Pedro Alves Corrêa Neto assumiu o cargo de secretário. Ele é ex-diretor do Serviço Florestal Brasileiro, do período de Jair Bolsonaro na presidência, e ex-diretor do Departamento de Desenvolvimento das Cadeias Produtivas e da Produção Sustentável, na gestão do ministro Blairo Maggi.
Os trâmites da plataforma também são tratados por Clecivaldo de Sousa Ribeiro, diretor do Departamento de Desenvolvimento das Cadeias Produtivas e de Indicações Geográficas. No entanto, não há esclarecimentos no site do Ministério da Agricultura quanto à atuação deles e quais tarefas competem a cada um.
Procurado para saber os próximos passos da iniciativa, qual a nova data para o lançamento da Agro+ Sustentável e as funções incumbidas para secretário e diretor, o Mapa não respondeu aos questionamentos. Enquanto isso, produtores e indústrias ficam sem saber como deverão exportar os sete produtos listados para a União Europeia a partir de 2025.
Transparência voluntária
O Serviço Federal de Processamento de Dados (Serpro) está elaborando a plataforma em conjunto com o Mapa. Em resposta à coluna, a entidade esclarece que a adesão à plataforma é voluntária aos produtores interessados em exportar. Após login e preenchimento de dados básicos no site gov.br, a plataforma cruza informações autodeclaradas pelos produtores com as bases oficiais do governo.

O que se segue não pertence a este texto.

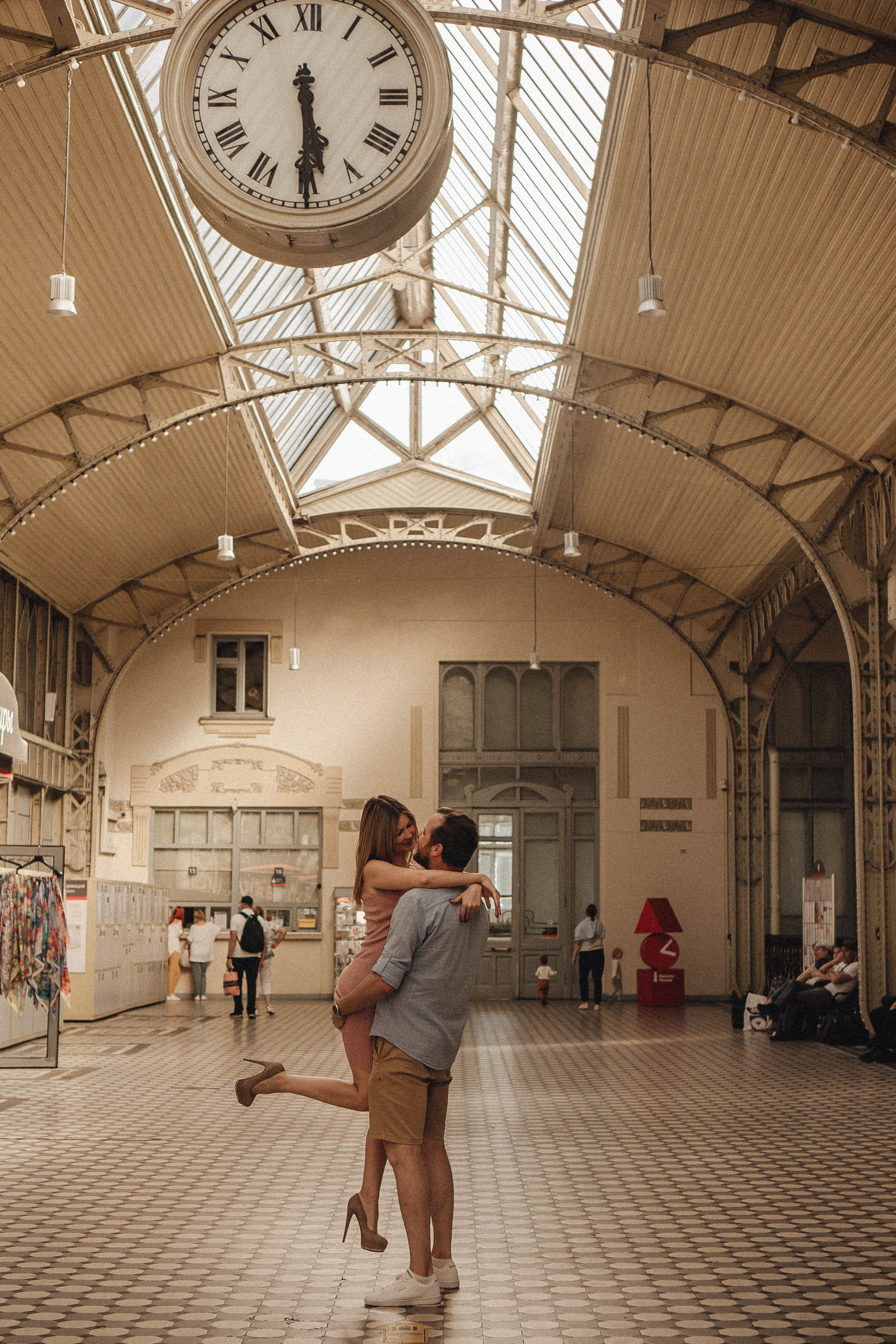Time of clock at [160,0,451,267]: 5:29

"Incluindo coordenadas geográficas obtidas através do Incra e do CAR, bem como o desenho do talhão feito pelo produtor durante o cadastro. Essas informações são comparadas com bases geoespaciais, como áreas de preservação e reservas indígenas, e com o PRODES, para verificar se houve desmatamento na área especificada. As condições validadas asseguram a procedência sustentável dos produtos", explica Bruno Ferreira Vilela, superintendente de relacionamento com clientes do Serpro.

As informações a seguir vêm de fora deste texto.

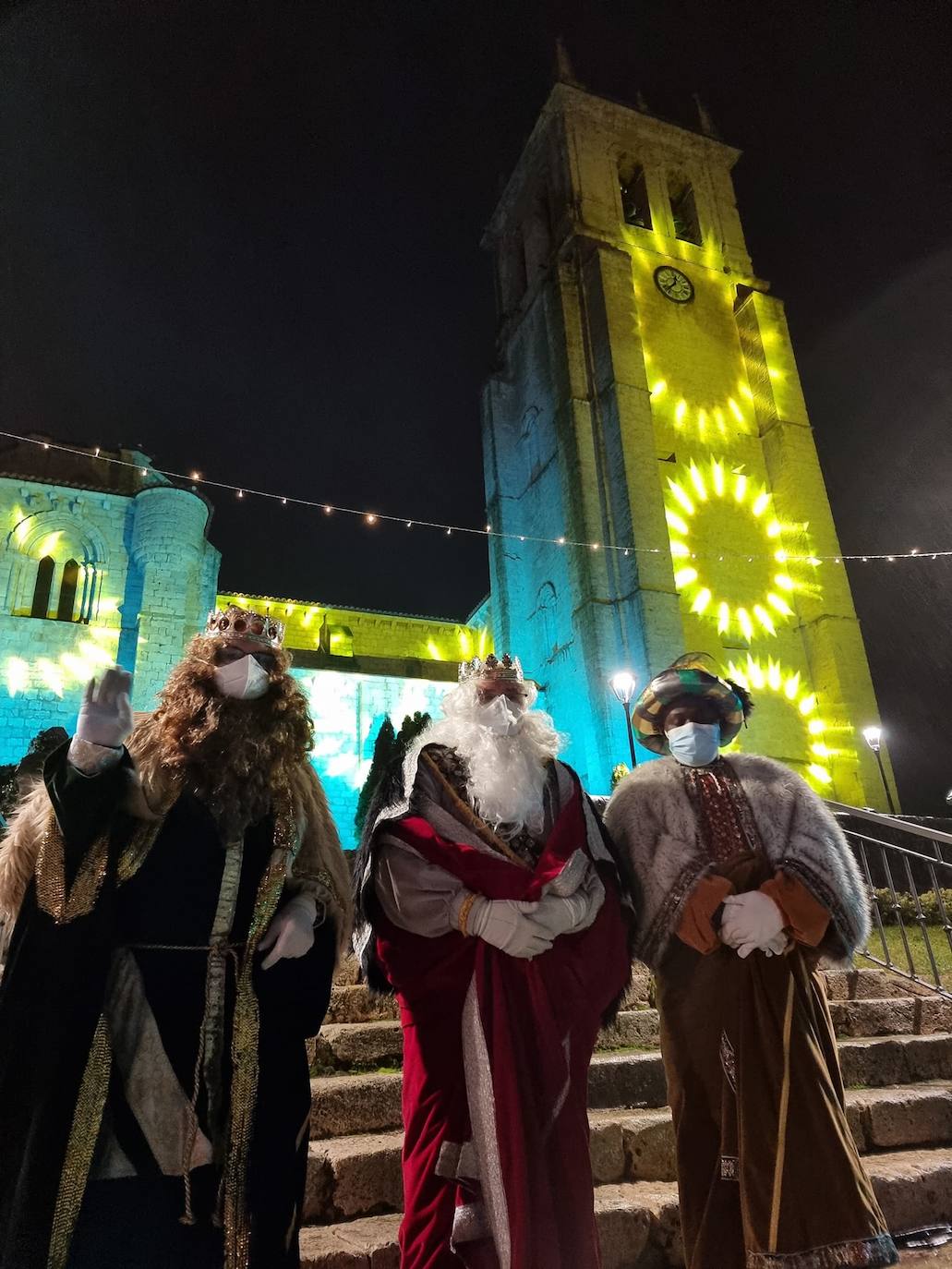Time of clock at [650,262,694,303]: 12:37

O fato de ser voluntário e trazer dados do CAR incomoda algumas pessoas ligadas à Mesa Brasileira da Pecuária Sustentável. "O CAR ainda não é sinônimo de conformidade ambiental. E, se for voluntário, voltaremos ao que é o SisBov, que era uma promessa de rastreabilidade e depois ficou limitado", diz a fonte que opta por não se identificar.
A Associação Brasileira do Agronegócio (ABAG) prefere acreditar que o novo parlamento europeu fará uma readequação na EUDR. Ingo Plöger, vice-presidente da ABAG, avalia a hipótese de o bloco estar criando "novas demandas mundiais e não ter controle sobre isso". Então, ele analisa que a União Europeia poderia recorrer "rapidamente a um acordo com o Mercosul e tentar uma demanda que já se conhece", afrouxando as regras antidesmatamento.
Por via das dúvidas, o país segue apostando em novas alianças comerciais para não depender das regras europeias. Só falta esclarecer se a Plataforma AgroBrasil+Sustentável sai do papel, ou foi anunciada só para inglês ver.